Please read today's posted poem, Séance, before trying this prompt or reading on.
{little dance while I wait for you to read Séance}
Okay. Let's get to the prompt.
I have no idea if Brennan Bestwick's marvelous poem is based on an actual story, although it reads as if it was. I love how he takes a tragedy from the past, imbues it with birds resurrecting the drowned boys, and also brings in "those of us who have never died" who find safety in the woods. The mixture of "reality" (whether or not it is actual, it reads like it is) with the surreal makes this a haunting (hahaha! pun intended) poem.
Your writing prompt for this week is to take a story from your youth (whenever that was);
it does not need to be a tragedy, only something you remember. If it was a local event, even better, because its affect would have been personal.
Write about that event.
Add in some "opposing" elements.

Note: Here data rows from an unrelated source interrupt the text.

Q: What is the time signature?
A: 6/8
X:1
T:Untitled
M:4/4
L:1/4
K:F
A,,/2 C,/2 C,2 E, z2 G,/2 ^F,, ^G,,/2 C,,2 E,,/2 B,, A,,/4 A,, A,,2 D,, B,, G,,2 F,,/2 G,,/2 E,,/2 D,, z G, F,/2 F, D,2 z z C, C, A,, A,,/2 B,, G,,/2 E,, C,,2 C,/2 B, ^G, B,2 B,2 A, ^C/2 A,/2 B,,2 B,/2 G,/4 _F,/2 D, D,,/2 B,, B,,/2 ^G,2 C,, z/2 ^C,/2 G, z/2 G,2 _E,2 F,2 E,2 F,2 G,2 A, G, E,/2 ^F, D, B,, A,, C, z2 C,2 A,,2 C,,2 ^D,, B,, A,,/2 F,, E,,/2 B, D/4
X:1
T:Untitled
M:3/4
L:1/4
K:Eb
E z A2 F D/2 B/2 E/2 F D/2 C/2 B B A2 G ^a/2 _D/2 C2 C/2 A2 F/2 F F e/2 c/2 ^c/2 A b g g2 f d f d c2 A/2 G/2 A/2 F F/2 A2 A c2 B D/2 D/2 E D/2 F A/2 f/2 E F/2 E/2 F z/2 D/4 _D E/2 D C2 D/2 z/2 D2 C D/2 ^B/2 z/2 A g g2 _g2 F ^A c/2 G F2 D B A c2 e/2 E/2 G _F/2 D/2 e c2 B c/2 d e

Bestwick does this with water, land, and sky in his poem, and he does so without hitting the reader over the head with it. (Examples: dry and wet; awake and asleep; warm, hot, cool, cold; wealth and poverty; stripes and dots, etc.)
Definitely get some creature or thing doing something they cannot actually do--this is where the surreal comes in. Bestwick uses not just birds, but robins specifically, and you should also be specific with the thing you choose to anthropomorphize.
I can almost guarantee that this prompt will take a while, with numerous revisions, but it will be fun and satisfying.